START Data shown
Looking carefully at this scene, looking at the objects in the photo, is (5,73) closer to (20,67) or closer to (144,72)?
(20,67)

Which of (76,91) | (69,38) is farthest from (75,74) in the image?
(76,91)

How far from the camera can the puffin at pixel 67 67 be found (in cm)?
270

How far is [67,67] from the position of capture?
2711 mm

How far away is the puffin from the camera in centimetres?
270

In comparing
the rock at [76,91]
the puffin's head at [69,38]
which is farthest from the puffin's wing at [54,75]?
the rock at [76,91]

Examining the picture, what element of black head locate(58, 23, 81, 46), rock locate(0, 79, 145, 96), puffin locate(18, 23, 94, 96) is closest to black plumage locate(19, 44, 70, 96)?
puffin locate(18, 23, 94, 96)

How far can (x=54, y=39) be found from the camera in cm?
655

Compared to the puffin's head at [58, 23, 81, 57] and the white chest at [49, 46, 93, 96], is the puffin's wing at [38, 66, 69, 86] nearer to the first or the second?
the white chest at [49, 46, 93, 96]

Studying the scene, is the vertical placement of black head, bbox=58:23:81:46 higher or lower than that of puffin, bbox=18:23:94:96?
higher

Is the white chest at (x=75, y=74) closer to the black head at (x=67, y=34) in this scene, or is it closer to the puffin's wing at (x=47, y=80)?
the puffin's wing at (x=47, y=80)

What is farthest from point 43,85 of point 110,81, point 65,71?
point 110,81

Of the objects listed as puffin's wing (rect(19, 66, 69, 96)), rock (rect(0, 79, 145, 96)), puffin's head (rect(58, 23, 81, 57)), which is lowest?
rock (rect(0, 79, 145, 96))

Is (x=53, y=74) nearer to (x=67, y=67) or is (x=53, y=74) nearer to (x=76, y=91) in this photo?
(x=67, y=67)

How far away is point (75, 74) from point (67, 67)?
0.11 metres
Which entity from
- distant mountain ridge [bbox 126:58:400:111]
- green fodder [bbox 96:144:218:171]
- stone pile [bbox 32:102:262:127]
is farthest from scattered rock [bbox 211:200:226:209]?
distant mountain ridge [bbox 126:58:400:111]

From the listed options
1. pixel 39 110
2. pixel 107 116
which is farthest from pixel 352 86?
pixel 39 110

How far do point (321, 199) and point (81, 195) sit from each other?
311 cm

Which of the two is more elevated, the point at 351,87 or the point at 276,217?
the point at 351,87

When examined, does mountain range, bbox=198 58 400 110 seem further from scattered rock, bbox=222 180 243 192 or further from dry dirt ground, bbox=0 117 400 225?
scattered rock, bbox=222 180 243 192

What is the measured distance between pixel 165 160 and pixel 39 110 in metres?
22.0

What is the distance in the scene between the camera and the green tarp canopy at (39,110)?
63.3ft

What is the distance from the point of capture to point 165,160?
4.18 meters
END Data shown
START Data shown
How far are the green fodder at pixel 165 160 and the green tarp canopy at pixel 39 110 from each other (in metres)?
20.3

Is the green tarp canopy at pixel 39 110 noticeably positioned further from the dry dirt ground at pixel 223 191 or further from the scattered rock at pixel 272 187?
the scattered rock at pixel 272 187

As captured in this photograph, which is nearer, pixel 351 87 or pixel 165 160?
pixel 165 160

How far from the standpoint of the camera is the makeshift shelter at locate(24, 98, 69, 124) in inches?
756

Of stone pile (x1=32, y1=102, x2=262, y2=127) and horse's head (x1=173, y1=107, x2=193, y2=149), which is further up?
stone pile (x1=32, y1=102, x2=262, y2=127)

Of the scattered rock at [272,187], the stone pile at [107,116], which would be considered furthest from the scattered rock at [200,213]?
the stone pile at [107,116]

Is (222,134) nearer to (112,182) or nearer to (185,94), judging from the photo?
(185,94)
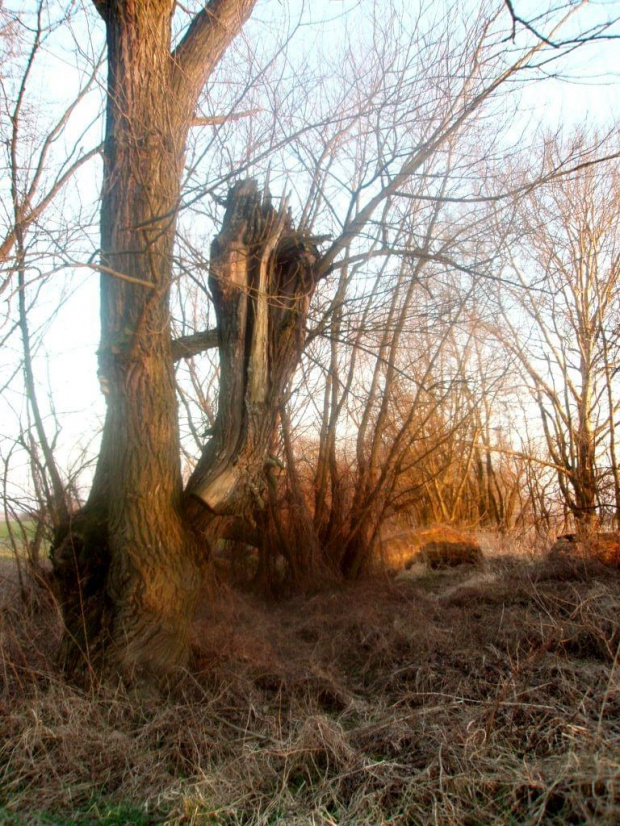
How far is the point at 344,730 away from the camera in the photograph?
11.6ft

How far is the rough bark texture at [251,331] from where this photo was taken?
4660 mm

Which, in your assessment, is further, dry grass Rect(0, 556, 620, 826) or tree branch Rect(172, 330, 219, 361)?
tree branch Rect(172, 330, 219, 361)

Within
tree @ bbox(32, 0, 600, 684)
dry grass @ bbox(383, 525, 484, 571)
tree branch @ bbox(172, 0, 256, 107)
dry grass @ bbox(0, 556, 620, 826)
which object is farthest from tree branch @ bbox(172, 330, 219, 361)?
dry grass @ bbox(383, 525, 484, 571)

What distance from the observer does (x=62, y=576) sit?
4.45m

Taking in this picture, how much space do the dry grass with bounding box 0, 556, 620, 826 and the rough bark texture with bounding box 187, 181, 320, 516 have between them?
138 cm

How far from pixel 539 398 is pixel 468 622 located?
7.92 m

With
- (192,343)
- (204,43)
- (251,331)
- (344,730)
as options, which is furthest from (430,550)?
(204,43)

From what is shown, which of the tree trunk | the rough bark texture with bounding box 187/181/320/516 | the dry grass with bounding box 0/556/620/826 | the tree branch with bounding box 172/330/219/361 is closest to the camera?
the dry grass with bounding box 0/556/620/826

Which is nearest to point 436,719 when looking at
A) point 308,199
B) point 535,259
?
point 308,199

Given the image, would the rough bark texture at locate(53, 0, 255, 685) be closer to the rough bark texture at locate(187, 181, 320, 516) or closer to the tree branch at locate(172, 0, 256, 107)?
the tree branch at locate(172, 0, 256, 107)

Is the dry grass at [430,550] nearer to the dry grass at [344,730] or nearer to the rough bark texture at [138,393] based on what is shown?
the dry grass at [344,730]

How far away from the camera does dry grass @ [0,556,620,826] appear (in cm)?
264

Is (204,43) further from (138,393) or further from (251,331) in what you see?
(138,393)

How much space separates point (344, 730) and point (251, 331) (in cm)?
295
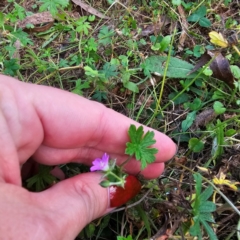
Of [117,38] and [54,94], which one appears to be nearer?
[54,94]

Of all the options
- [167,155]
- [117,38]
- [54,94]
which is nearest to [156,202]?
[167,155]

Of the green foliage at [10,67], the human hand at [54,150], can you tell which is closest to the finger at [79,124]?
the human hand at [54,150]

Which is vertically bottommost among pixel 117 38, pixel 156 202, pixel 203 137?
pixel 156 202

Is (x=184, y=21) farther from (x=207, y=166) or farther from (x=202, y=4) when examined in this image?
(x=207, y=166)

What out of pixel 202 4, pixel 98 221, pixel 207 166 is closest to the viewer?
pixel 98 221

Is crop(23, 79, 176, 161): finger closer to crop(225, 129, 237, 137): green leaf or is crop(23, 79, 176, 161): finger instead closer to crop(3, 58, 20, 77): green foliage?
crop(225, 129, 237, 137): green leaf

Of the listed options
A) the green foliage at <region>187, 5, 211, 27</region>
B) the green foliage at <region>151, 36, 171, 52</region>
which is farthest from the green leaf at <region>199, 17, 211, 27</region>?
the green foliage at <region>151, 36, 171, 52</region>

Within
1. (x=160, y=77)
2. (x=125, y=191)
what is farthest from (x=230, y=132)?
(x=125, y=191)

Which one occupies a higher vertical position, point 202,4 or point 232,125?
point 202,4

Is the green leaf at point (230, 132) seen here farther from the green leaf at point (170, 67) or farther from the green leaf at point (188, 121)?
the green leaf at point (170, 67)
END Data shown
START Data shown
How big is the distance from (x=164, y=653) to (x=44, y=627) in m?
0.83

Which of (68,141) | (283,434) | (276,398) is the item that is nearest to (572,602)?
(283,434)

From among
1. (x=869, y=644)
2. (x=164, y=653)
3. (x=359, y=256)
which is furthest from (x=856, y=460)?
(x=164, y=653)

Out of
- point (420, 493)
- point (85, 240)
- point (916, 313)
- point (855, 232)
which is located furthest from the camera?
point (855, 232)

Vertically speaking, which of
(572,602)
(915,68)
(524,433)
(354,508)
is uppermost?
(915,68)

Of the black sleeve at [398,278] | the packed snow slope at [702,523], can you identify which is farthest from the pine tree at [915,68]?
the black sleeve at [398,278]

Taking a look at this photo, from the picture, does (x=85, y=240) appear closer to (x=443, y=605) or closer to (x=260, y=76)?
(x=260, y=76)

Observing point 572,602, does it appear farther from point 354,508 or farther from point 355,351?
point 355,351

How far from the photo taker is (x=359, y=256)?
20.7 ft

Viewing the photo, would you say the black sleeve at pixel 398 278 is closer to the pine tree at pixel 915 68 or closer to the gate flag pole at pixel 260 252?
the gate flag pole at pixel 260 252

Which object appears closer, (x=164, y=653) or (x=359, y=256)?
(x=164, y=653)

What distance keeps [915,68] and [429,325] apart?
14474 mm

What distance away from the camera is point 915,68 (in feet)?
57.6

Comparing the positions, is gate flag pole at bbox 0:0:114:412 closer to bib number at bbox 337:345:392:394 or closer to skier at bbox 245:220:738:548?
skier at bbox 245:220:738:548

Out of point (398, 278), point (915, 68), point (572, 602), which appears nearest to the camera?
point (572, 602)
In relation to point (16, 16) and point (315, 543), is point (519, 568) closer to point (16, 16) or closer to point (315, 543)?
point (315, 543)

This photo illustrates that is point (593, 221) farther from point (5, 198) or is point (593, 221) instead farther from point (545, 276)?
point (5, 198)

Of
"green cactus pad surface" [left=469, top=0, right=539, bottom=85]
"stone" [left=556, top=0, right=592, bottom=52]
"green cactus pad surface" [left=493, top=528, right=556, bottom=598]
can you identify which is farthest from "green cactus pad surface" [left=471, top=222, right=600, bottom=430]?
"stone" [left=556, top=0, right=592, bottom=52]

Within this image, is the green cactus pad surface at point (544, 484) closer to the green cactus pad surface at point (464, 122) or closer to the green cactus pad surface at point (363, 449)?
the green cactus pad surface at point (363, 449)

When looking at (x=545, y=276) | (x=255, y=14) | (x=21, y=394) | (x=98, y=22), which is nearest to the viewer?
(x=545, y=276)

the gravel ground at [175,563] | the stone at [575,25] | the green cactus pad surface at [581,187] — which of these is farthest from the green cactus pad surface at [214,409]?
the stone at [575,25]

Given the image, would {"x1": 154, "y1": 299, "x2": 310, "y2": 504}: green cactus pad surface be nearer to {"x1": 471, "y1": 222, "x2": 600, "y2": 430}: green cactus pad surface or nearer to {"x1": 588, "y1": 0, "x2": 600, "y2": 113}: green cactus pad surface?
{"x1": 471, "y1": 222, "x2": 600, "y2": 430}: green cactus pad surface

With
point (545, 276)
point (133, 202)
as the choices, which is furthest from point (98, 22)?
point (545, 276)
END Data shown
Count the lines of the data above that contain the word "tarp", treating case as significant, and give only that number.

3